DIRECTIVES:
A) According to the Greek wine piece, in what year did Hatzidakis Winery begin?
B) Extend the Greek wine piece from the point where it stops.

QUOTED TEXT:
Thanks to my friends, my visits to Greece feel very much like home comings. With every trip, Athens becomes more and more familiar. I now have several regular watering holes (wine bars all of course). One of my favorite aspects of the Greeks is their love for children. They think nothing of us bringing Baby to the wine bars. My favorite wine bar, Cinque, a must visit for wine lovers, loved that we brought her. The proprietress said that her own son, now their sommelier, grew up in their bar and she’ll happily remember that she knew Baby “back when” after she’s grown. The same woman also spent a whole evening pouring me the last few drops from every bottle being emptied. Regardless of who ordered said wine or what it was, it ended up in a glass for me to better my chances of finding a husband.

Until I can return, I look back fondly on my previous experiences. And of course I also dream about the many wines!

Hatzidakis Winery Assyrtiko, 2016

Hatzidakis Winery began in 1996 when Haridimos Hatzidakis replanted a small (half hectare) vineyard which had been abandoned since 1956. The winery now has 10 organically farmed hectares of Assyrtiko, Aidani, and Mavrotragano at altitudes ranging from 70 up to 350 meters.

Alcohol: 13.5% abv

Color: medium lemon

Nose: Fruity with quince and citrus aromas, floral blossom, and citrus. While unoaked it has a richer bouquet than generally found in a Santorini Assyrtiko.

Palate: A crisp wine it showed a briny notes with citrus peel and honeyed detail, yellow fruit flavors, and a lively acidity.

Tsantali Agiorigtiko Abaton White, 2017

The Tsantali family has a long history of winemaking in Greece, 125 years; putting them among the oldest winemaking families. Its Agiorigtiko Abaton wines come from Greece’s Mount Athos PGI. In fact, in this instance, “Agiorigtiko” has nothing to do with the grape variety, rather something originated from Agio Oros (Mount Athos).

A 50/50 blend of Assyrtiko and Athiri, the wine underwent battonage during fermentation to add richness from the lees, and aged in stainless steel.

Alcohol: 12.5% abv

Color: medium lemon

Nose: Fresh and citrus floral on the nose with lemon, smoked grapefruit peel, daisies, dandelion greens, and oddly…popcorn

Palate: The wine had a lemonade character with notes of lime zest. Medium-bodied and round but with zesty acidity and a sadly short finish.

Domaine Zafeirakis μικρη αρκουδα, 2019

Domaine Zafeirakis has cultivated vines in the flinty clay soils of Tyrnavos (PGI) for four generations now. In the organic vineyards a combination of Greek (Assyrtiko, Malagouzia, Limniona) and international grapes grow. The Limniona I’ve had and it’s lovely. This particular wine, μικρη αρκουδα (little bear), brings together Chardonnay, Assyrtiko, and Malagouzia to make a charming and easy wine.

INFORMATION PROVIDED:
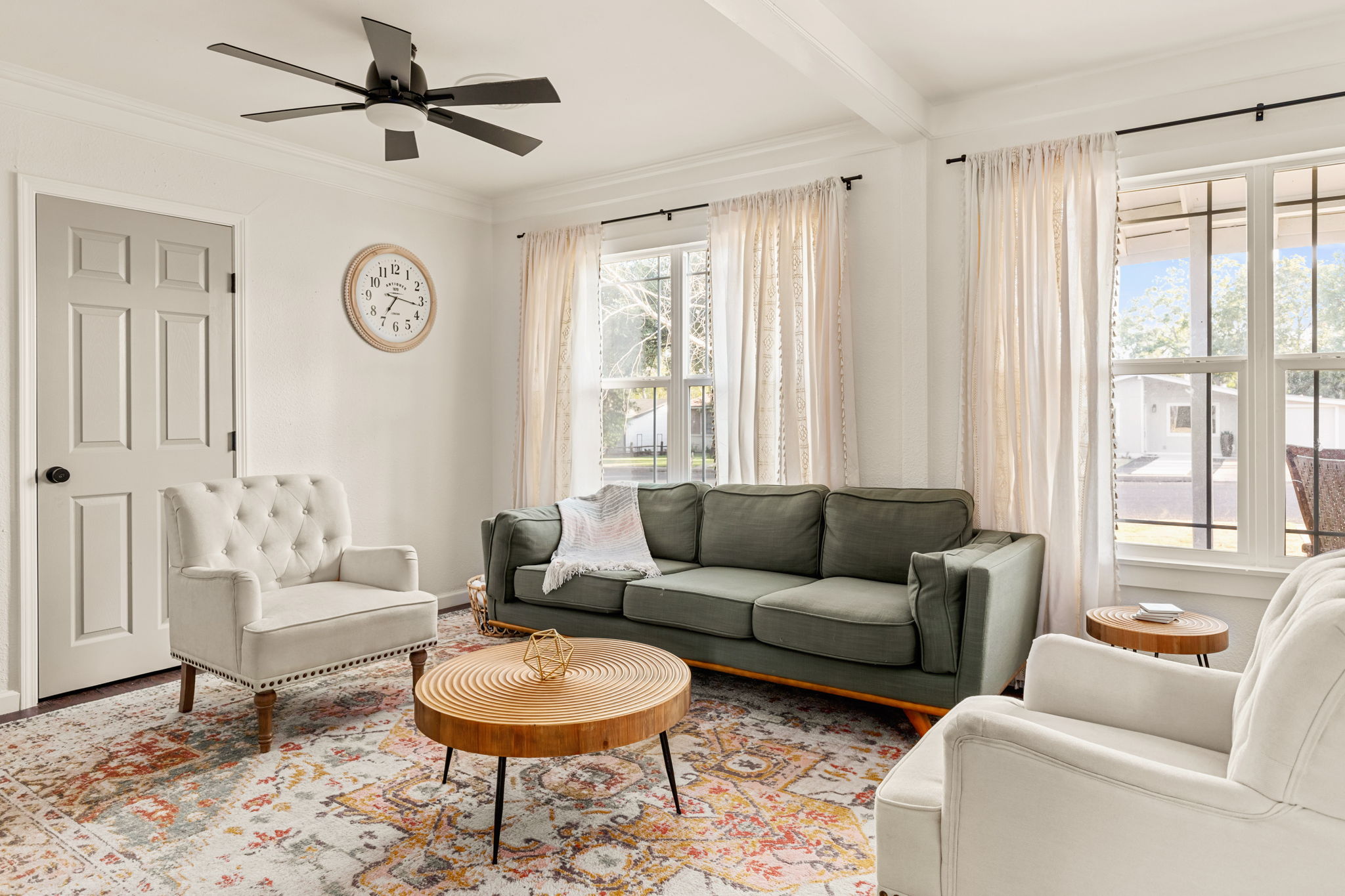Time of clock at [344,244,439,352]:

RESULTS FOR EACH TASK:
A) 1996

B)
Alcohol: 12% abv

Color: medium lemon

Nose: Predominately floral aromas joined by golden apple, white nectarine, and lemon.

Palate: On the palate it had an appealing, round texture balanced by an edge of lemon salt acidity and flavors of juicy, ripe peaches, peach blossom, and lemon tart.

Syros Winery Fabrika, 2018

Located in Ermoupolis, the capitol of the Cyclades, Syros Winery produces wines with only Greek grapes. They grow Monemvasia, Kouritoura, Assyrtiko, and Mandilaria. Fabrika (PGI Cyclades) blends together two of the white varieties: Monemvasia and Kouritoura.

Alcohol: 13.2% abv

Color: pale gold

Nose: Delicate perfumes of warm citrus, white flowers, and pear

Palate: A light and wine accompanied by an easy acidity and flavors of pear, pomelo, and a splash of mineral.

Mercuori Estate Albariño, 2017

This wine I did not buy myself. E travels (or did) quite a bit for work and often has to pass through Istanbul. When she can she extends her trip to spend a day or two or three with me. Having found a Greek Albariño she thought I should try it. In the Western Peloponnese, on the Ichthis peninsula plateau Mercouri Estate has produced wine and olive oil for 140 years. Still in the hands of the Mercouris family, the vineyards have expanded to include a slew of native and international grapes including: Mavrodaphne, Agiorgitiko, Avgoustiatis, Assyrtiko, Robola, Refosco, Merlot, Syrah, Mourvedre, Grenache, Negroamaro, Viognier, Ribolla Gialla, Malvazia Aromatica, and finally Albariño.

Alcohol: 13.5% abv

Color: medium lemon

Nose: Fruit forward and bursting with aromas of guava, stone fruit, white nectarine, and lemon

Palate: Riper-tasting than the Rias Baixas Albariños I’ve had, the palate, like the nose, had pronounced ripe fruit flavors. Dry and very fresh with juicy nectarine and lemon zest flavors highlighted by a hint of saline.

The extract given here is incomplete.